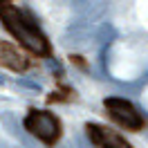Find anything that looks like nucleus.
Listing matches in <instances>:
<instances>
[{"label": "nucleus", "mask_w": 148, "mask_h": 148, "mask_svg": "<svg viewBox=\"0 0 148 148\" xmlns=\"http://www.w3.org/2000/svg\"><path fill=\"white\" fill-rule=\"evenodd\" d=\"M0 121H2V126L9 130L14 137L23 139V130H20V123H18V119H16L14 112H2V114H0Z\"/></svg>", "instance_id": "obj_5"}, {"label": "nucleus", "mask_w": 148, "mask_h": 148, "mask_svg": "<svg viewBox=\"0 0 148 148\" xmlns=\"http://www.w3.org/2000/svg\"><path fill=\"white\" fill-rule=\"evenodd\" d=\"M23 126H25V130L32 137L40 139L47 146L56 144L58 137H61V123H58V119L52 112H47V110H32L25 117Z\"/></svg>", "instance_id": "obj_2"}, {"label": "nucleus", "mask_w": 148, "mask_h": 148, "mask_svg": "<svg viewBox=\"0 0 148 148\" xmlns=\"http://www.w3.org/2000/svg\"><path fill=\"white\" fill-rule=\"evenodd\" d=\"M85 132H88V139L99 148H132L119 132L106 128V126H99V123H88Z\"/></svg>", "instance_id": "obj_4"}, {"label": "nucleus", "mask_w": 148, "mask_h": 148, "mask_svg": "<svg viewBox=\"0 0 148 148\" xmlns=\"http://www.w3.org/2000/svg\"><path fill=\"white\" fill-rule=\"evenodd\" d=\"M18 85H20V88H25V90H32V92H40V85L34 83V81H29V79H20Z\"/></svg>", "instance_id": "obj_7"}, {"label": "nucleus", "mask_w": 148, "mask_h": 148, "mask_svg": "<svg viewBox=\"0 0 148 148\" xmlns=\"http://www.w3.org/2000/svg\"><path fill=\"white\" fill-rule=\"evenodd\" d=\"M2 58H5V61L9 63V67H14V70H25V67H27L25 58L18 56L16 52H11L9 45H2Z\"/></svg>", "instance_id": "obj_6"}, {"label": "nucleus", "mask_w": 148, "mask_h": 148, "mask_svg": "<svg viewBox=\"0 0 148 148\" xmlns=\"http://www.w3.org/2000/svg\"><path fill=\"white\" fill-rule=\"evenodd\" d=\"M49 70H52V72H61V67H58L56 61H49Z\"/></svg>", "instance_id": "obj_8"}, {"label": "nucleus", "mask_w": 148, "mask_h": 148, "mask_svg": "<svg viewBox=\"0 0 148 148\" xmlns=\"http://www.w3.org/2000/svg\"><path fill=\"white\" fill-rule=\"evenodd\" d=\"M106 110L119 126H123L128 130H139L144 126V119L137 112V108L123 97H108L106 99Z\"/></svg>", "instance_id": "obj_3"}, {"label": "nucleus", "mask_w": 148, "mask_h": 148, "mask_svg": "<svg viewBox=\"0 0 148 148\" xmlns=\"http://www.w3.org/2000/svg\"><path fill=\"white\" fill-rule=\"evenodd\" d=\"M0 20L9 29L11 36L16 38L23 47H27L29 52L40 54V56L49 54V40L45 38V34L40 32L36 20L29 14L16 9V7H9V5H2L0 7Z\"/></svg>", "instance_id": "obj_1"}, {"label": "nucleus", "mask_w": 148, "mask_h": 148, "mask_svg": "<svg viewBox=\"0 0 148 148\" xmlns=\"http://www.w3.org/2000/svg\"><path fill=\"white\" fill-rule=\"evenodd\" d=\"M2 83H7V76H5V74L0 72V85H2Z\"/></svg>", "instance_id": "obj_9"}]
</instances>
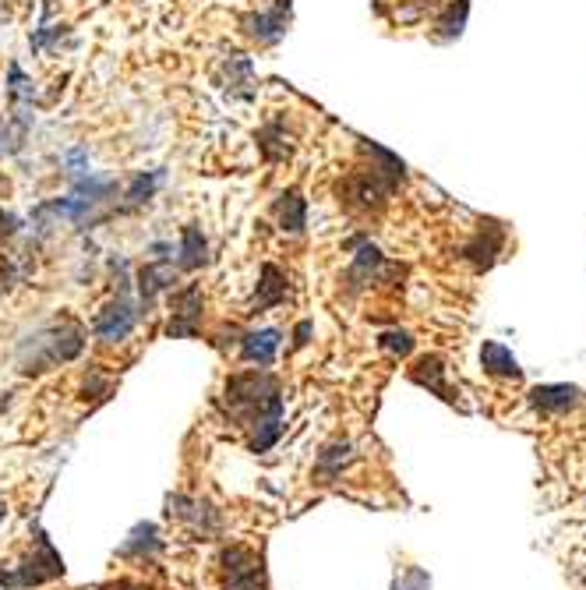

WHAT THIS TASK INVOLVES
Display each line of the data above that contains the string "instances".

WORKED ANSWER
Listing matches in <instances>:
<instances>
</instances>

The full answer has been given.